Sergio Ramírez
Era como una película a la que hubieran quitado el sonido. Algunos vecinos se mecían lentamente en sus mecedoras en las puertas, como si se tratara de una mañana de domingo, o una tarde de esas de tertulia apacible. No había gritos, ni lamentos, ni siquiera se oía crepitar el fuego que iluminaba las ventanas de los edificios con resplandor rojizo, ardiendo sin prisa ni estorbo porque el cuartel de bomberos se había derrumbado.
En el Campo de Marte de la avenida Roosevelt, donde funcionaban varios cuarteles y se hallaban las instalaciones de la Academia Militar, los muros del perímetro habían colapsado, y sobre un montón de escombros un gordo vestido de civil empuñaba una ametralladora Mazden, como se temiera un asalto inminente a aquellas instalaciones que no existían más.

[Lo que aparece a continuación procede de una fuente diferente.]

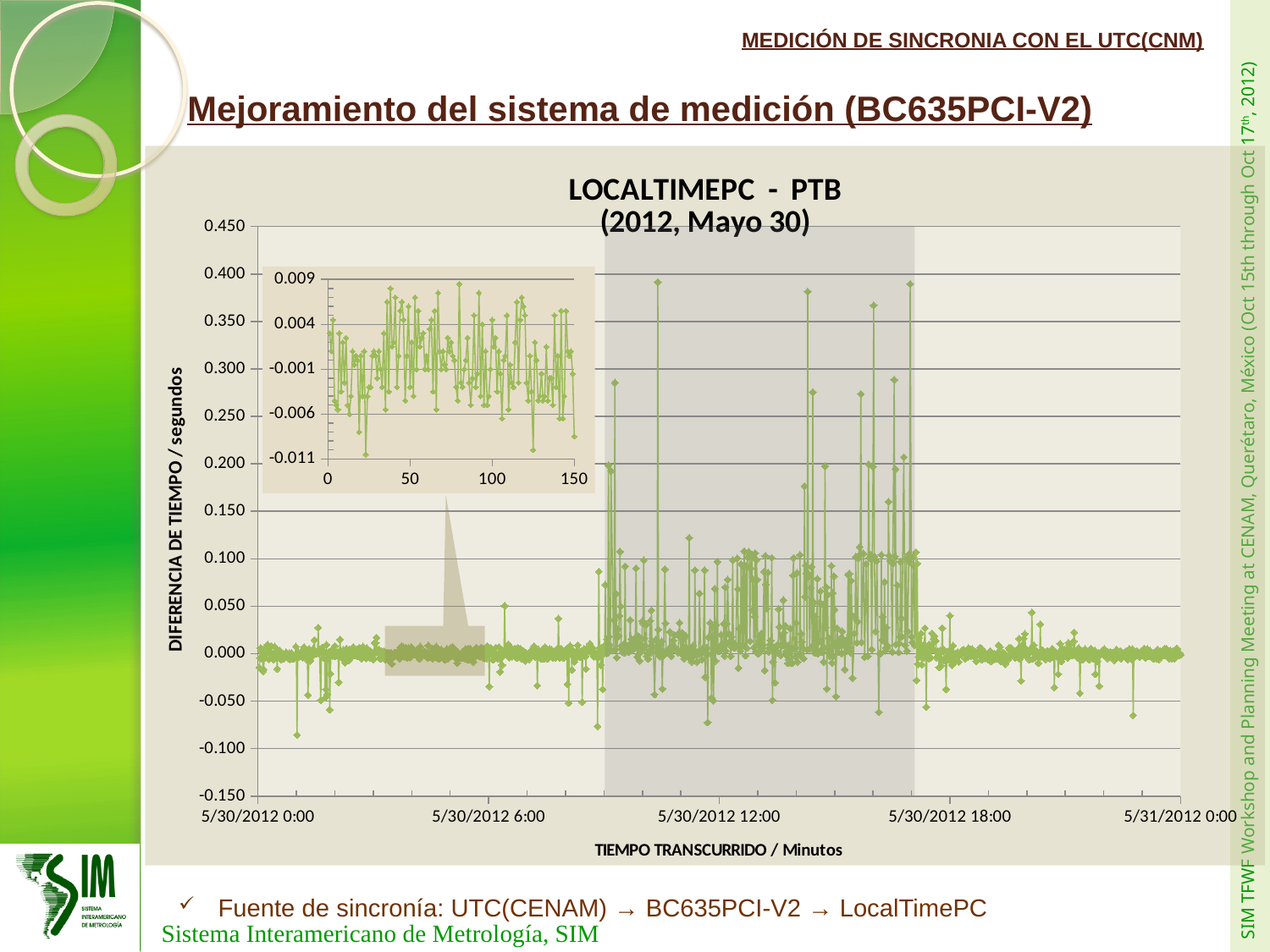
On the main chart, what is the highest value shown on the y-axis? 0.450 On the main chart, is the highest spike in the data greater or less than 0.350? greater How many date-time labels are shown on the x-axis of the main chart? 5 On the inset chart, what is the highest value shown on the y-axis? 0.009 On the inset chart, what is the largest value shown on the x-axis? 150 What is the title of the main chart? LOCALTIMEPC - PTB (2012, Mayo 30) On the main chart, what is the first date-time label on the x-axis? 5/30/2012 0:00 What kind of chart is the main chart on the slide? line chart On the main chart, what is the lowest value shown on the y-axis? -0.150 On the main chart, is the lowest point in the data greater or less than -0.050? less What is the y-axis title of the main chart? DIFERENCIA DE TIEMPO / segundos On the main chart, what is the last date-time label on the x-axis? 5/31/2012 0:00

Centenares de soldados habían muertos en sus covachas, aplastados por los muros, allí y en los cuarteles de la loma de Tiscapa, donde despachaba Somoza, que se había quedado solo en su residencia de El Retiro, con el micrófono del radioteléfono de su Mercedes Benz en la mano. Nadie respondía. Unos militares estaban muertos, o heridos, otros habían desertado para correr en busca de sus familiares. Hasta después del mediodía llegarían en camiones tropas del ejército de Honduras desde Tegucigalpa, y más tarde otras de Estados Unidos, transportadas en avión desde la zona del canal de Panamá.